Статья
※ ※ ※

Свобода без слова
27 мая писателю Андрею Битову исполняется 70 лет. Как делаются репутации в литературе? Что можно, а чего нельзя делать русскому писателю, чтобы таковым оставаться? С этими вопросами «Огонек» накануне юбилея обратился к Андрею Битову.
Андрей Георгиевич, а что это вообще такое — моральный кодекс русского писателя?
Мораль у литератора, по-моему, должна быть простая — не делать хуже, чем можешь, не понижать планку. Но это плохо совместимо с профессиональным писательством, суть которого в том, чтобы печь произведения по известному уже образцу и этим на жизнь себе зарабатывать. В России, в отличие от Запада, очень долго литературой не зарабатывали. Скажем, пушкинский «Современник» был очень нерасчетливым проектом. Прибылей никаких, концы с концами не сходятся. Долгов столько, что… Друзья советовали ему: «Потрафи читателю, и все получится». «Вот еще, — говорит Пушкин, — буду я его баловать». Высокомерие это? Ну в каком-то смысле, да. Но «высокомерие» происходит от слов «высокая мера», а не только от того, что человек важничает и, взяв трубку в зубы, изображает большого писателя. Эту меру он сам к себе применяет. И к читателю тоже. И тогда может произойти взаимодействие, при котором читатель поднимается на новый уровень вместе с автором, вместе с текстом.
Сейчас с читателем работают по-другому. Выявляют целевую аудиторию, ее запросы… Большой оперативный простор для пиар-менеджера.
Существует огромная возможность манипуляции читателем. Ведь человек больше всего боится показаться глупым, несориентированным, отставшим. И те, кто лучше других умеет раздувать щеки, начинают диктовать свои условия всем остальным. Это и есть пиар. Надежда Яковлевна Мандельштам, с которой мне посчастливилось быть знакомым, пишет, что жульничество началось еще с супрематистов. Они чуть ли не первые предложили игрушки вместо хлеба, вместо искусства. Сейчас это стало правилом. Критериями стали успех, продаваемость. И наступила первая в России эпоха профессиональной литературы. Профессионалов вообще. Никто и ничего не хочет делать за просто так. Не только для других, но и для себя тоже. Так ведут себя и наши дамы-детективщицы, и уважаемый мной Акунин.

※ ※ ※

Приведённые строки
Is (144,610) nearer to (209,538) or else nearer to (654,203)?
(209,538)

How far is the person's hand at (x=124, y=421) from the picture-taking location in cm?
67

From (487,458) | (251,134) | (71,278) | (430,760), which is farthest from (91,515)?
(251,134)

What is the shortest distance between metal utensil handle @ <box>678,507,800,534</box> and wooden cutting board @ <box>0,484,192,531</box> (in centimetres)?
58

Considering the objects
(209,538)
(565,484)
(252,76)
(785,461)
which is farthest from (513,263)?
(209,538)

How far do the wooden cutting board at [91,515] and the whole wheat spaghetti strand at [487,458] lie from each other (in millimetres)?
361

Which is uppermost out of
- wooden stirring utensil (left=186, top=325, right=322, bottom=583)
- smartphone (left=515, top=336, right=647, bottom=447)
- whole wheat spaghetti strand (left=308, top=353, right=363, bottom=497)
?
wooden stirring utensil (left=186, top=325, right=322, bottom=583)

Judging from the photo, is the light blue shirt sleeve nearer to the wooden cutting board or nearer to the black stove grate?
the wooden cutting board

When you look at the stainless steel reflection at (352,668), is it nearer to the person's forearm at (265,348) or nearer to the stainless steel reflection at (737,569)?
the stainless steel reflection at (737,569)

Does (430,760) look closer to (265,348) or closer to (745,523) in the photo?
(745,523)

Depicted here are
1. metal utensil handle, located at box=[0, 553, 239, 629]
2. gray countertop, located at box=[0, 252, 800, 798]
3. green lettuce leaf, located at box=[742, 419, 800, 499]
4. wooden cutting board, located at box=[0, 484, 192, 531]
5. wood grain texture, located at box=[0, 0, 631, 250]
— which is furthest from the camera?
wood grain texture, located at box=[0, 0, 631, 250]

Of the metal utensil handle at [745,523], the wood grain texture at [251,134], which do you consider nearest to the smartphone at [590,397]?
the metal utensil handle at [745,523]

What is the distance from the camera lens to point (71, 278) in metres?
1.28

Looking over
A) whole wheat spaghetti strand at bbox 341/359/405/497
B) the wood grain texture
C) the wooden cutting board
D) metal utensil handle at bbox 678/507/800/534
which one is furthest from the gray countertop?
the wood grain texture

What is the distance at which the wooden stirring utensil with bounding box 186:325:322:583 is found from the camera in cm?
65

※ ※ ※

Задание 1
Почему, по словам Андрея Битова в статье, читателем можно манипулировать? Ответьте одним–тремя предложениями.
Задание 2
Перескажите статью в двух предложениях.
Задание 3
Ответьте на вопросы по статье:
(a) Какое издание обратилось к Андрею Битову накануне юбилея?
(b) С кого, по словам Надежды Яковлевны Мандельштам, началось жульничество?
(c) Какого автора Битов называет уважаемым им?

Ответ 1
Человек больше всего боится показаться глупым, несориентированным, отставшим. Этим пользуются те, кто лучше других умеет раздувать щеки: они начинают диктовать свои условия всем остальным.

Ответ 2
Накануне своего 70-летия Андрей Битов говорит, что мораль литератора — не делать хуже, чем можешь, и не понижать планку, а это плохо совместимо с профессиональным писательством ради заработка; пример тому — пушкинский «Современник», не приносивший прибыли. Сейчас, по его словам, критериями стали успех и продаваемость, читателем манипулируют с помощью пиара, и в России наступила первая эпоха профессиональной литературы.

Ответ 3
(a) «Огонек».
(b) С супрематистов.
(c) Акунина.